Membership patterns reflect career stages common to faculty at Rutgers University, City University of New York, New York University, Temple University, University of Toronto, and postdoctoral networks linked to National Endowment for the Humanities and Social Science Research Council. Prestigious honors conferred or recognized at Division events parallel awards such as the Guggenheim Fellowship, MacArthur Fellowship, Berggruen Prize, Holberg Prize, Rolf Schock Prize, and prizes administered by presses like Oxford University Press and Cambridge University Press. Award recipients have included scholars in the lineage of Paul Churchland, Patricia Churchland, Martha Nussbaum, Judith Butler, Saul A. Kripke, and Derek Parfit.
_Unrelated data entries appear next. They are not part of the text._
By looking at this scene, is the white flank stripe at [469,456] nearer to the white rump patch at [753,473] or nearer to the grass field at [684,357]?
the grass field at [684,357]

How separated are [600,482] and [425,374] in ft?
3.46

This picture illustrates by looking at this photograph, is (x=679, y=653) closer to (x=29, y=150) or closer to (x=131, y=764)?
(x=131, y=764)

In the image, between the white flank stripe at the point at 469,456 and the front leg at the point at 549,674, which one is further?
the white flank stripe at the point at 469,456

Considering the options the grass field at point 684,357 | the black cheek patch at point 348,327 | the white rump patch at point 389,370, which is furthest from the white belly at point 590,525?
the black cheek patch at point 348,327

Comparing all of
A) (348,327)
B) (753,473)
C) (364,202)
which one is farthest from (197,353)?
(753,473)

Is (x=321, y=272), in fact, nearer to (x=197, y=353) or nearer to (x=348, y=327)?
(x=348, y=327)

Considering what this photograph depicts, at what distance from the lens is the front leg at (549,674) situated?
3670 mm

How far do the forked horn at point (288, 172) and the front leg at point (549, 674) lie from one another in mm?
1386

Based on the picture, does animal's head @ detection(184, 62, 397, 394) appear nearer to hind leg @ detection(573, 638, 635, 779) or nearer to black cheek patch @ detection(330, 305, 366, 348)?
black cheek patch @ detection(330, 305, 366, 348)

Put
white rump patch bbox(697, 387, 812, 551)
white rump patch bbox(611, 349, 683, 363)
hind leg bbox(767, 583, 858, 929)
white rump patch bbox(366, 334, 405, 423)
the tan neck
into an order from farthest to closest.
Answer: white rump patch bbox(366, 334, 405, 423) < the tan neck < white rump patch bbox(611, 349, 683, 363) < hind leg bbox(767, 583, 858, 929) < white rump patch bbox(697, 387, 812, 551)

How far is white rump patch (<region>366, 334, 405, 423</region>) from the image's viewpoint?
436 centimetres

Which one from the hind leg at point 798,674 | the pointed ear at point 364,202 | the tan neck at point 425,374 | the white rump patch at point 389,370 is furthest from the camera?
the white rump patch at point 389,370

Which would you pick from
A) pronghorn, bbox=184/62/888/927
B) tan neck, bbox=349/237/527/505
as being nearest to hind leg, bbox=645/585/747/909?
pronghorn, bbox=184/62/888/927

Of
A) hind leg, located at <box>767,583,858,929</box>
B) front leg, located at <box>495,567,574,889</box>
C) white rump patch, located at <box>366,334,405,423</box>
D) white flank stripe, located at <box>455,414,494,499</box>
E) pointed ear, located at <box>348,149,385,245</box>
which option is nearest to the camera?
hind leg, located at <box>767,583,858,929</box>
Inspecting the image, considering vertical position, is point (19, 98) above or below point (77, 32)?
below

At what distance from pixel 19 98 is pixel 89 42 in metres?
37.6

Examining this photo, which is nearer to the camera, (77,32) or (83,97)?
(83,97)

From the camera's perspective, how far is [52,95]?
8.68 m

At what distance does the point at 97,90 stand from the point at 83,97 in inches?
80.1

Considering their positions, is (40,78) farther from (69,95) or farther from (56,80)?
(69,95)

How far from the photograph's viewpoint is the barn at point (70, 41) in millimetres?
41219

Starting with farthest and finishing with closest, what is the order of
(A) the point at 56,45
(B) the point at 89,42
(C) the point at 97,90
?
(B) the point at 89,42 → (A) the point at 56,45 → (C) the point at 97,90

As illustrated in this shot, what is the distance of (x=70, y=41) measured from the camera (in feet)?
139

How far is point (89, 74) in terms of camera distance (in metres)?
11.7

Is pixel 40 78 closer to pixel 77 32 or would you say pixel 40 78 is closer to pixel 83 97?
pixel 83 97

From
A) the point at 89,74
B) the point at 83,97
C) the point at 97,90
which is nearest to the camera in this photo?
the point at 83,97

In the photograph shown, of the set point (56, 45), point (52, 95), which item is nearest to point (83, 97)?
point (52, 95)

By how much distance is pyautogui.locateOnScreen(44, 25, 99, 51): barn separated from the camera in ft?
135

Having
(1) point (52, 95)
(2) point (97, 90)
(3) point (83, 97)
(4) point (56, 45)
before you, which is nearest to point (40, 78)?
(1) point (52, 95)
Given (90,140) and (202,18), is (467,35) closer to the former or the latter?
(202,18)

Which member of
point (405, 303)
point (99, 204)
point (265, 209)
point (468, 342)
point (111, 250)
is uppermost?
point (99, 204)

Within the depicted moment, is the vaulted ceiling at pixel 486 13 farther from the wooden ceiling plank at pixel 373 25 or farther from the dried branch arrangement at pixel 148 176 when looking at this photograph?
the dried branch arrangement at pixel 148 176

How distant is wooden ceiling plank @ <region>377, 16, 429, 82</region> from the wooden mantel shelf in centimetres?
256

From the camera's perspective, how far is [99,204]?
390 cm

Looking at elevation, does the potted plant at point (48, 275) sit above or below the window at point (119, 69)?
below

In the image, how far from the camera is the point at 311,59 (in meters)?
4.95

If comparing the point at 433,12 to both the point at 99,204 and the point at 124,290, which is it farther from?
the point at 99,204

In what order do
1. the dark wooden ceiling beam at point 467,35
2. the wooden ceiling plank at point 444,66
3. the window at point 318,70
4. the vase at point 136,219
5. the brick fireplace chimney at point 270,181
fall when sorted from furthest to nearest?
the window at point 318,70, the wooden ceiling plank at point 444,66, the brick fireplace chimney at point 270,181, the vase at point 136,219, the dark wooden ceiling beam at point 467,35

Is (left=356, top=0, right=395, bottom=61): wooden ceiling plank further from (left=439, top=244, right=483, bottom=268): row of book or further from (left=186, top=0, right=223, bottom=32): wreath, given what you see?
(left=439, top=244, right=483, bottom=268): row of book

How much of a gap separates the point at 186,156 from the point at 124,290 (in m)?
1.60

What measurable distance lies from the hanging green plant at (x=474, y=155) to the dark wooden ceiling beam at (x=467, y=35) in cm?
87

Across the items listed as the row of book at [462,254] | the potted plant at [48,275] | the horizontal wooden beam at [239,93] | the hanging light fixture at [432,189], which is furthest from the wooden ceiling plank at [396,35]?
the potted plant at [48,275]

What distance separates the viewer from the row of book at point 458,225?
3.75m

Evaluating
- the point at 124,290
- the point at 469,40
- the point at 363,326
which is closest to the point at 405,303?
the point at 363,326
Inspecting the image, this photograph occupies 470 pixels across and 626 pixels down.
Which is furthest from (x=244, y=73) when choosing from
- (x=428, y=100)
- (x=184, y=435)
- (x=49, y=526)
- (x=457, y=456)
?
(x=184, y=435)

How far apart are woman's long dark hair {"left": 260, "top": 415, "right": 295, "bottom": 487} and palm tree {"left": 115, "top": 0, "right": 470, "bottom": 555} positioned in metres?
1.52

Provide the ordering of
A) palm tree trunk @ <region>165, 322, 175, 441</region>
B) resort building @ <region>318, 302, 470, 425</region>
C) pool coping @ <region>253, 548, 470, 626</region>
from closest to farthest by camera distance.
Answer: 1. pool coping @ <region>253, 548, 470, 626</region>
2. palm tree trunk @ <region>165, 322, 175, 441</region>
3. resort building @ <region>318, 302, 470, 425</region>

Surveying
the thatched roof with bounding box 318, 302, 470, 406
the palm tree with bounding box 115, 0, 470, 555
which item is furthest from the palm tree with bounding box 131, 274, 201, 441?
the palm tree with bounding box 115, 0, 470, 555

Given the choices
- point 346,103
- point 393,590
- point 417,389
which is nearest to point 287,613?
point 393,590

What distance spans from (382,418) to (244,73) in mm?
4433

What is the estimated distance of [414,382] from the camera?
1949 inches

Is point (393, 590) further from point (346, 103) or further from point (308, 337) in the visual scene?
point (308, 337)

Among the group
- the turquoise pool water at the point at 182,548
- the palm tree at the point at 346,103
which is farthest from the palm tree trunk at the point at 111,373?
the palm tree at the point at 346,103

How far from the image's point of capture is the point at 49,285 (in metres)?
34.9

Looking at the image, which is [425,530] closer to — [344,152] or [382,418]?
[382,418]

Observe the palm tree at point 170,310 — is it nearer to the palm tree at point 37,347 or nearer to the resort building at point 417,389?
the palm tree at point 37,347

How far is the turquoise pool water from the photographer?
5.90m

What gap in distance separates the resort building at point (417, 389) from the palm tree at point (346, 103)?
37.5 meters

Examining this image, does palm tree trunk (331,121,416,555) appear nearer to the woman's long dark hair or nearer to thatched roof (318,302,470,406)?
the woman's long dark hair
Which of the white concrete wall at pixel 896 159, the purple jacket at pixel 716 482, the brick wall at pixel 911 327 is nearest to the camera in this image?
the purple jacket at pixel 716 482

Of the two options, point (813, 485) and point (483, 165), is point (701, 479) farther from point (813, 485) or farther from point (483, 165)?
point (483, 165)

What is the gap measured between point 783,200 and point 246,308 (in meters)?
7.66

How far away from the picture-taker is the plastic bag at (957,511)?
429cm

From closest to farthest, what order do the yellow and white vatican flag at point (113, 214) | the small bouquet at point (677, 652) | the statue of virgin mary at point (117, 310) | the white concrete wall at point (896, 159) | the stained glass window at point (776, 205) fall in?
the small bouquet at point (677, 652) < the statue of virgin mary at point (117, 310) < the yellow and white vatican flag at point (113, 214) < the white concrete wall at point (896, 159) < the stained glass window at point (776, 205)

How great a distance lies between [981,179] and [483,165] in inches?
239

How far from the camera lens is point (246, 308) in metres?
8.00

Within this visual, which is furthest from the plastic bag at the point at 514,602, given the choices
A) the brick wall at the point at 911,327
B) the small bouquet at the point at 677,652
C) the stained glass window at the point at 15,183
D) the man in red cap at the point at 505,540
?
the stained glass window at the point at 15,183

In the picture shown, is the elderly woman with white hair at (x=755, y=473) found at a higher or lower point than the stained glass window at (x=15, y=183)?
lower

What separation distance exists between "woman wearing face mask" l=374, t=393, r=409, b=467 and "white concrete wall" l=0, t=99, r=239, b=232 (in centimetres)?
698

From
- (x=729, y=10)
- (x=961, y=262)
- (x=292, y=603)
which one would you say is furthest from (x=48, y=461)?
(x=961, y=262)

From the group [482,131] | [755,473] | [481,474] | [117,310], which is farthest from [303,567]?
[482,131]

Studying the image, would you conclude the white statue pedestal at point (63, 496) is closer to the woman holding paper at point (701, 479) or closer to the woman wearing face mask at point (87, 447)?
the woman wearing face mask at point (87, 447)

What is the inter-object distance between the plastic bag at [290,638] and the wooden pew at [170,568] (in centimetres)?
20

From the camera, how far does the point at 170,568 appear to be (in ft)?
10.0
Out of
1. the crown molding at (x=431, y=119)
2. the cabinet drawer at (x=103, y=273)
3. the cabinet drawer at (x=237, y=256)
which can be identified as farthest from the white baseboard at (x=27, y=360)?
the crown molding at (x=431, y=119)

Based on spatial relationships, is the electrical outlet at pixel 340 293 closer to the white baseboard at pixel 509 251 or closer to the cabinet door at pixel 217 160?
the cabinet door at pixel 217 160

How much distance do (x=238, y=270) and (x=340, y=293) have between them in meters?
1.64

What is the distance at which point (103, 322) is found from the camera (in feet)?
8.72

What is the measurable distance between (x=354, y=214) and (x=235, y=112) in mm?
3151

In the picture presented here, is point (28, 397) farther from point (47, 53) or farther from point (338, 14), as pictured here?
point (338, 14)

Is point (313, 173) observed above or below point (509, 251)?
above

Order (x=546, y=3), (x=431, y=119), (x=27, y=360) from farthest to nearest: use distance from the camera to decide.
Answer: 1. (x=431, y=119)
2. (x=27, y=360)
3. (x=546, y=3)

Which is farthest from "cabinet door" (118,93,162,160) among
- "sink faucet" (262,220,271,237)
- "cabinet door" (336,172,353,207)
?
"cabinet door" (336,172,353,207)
Publications and Committees

The Division organizes editorial and adjudicatory committees similar to those serving journals like The Philosophical Review, Mind, Journal of Philosophy, Philosophy and Phenomenological Research, Noûs, and Ethics. Committees overseeing symposia, program selection, and ethics mirror structures at American Philosophical Society, Royal Institute of Philosophy, American Academy of Arts and Sciences, and learned presses including Oxford University Press and Cambridge University Press. Publications emerging from panels have engaged texts associated with Thomas Nagel, John Rawls, Robert Nozick, Alasdair MacIntyre, Hannah Arendt, Leo Strauss, and Charles Taylor.

Influence and Criticism

The Eastern Division’s influence on hiring, curricular standards, and philosophical discourse invites comparisons with professional effects documented for American Historical Association, Modern Language Association, American Sociological Association, American Political Science Association, and legal doctrines shaped by Brown v. Board of Education and scholarship responding to Civil Rights Movement. Criticisms leveled against the Division echo debates involving feminist philosophy figures such as Simone de Beauvoir, Iris Marion Young, bell hooks, Martha Nussbaum, and Judith Butler, as well as critiques tied to diversity and canon formation discussed alongside W.E.B. Du Bois, Angela Davis, Cornel West, Kwame Anthony Appiah, and Patricia Hill Collins. Contemporary reform conversations reference models from Association of American Colleges and Universities, National Academies of Sciences, Engineering, and Medicine, and initiatives backed by foundations like the Andrew W. Mellon Foundation.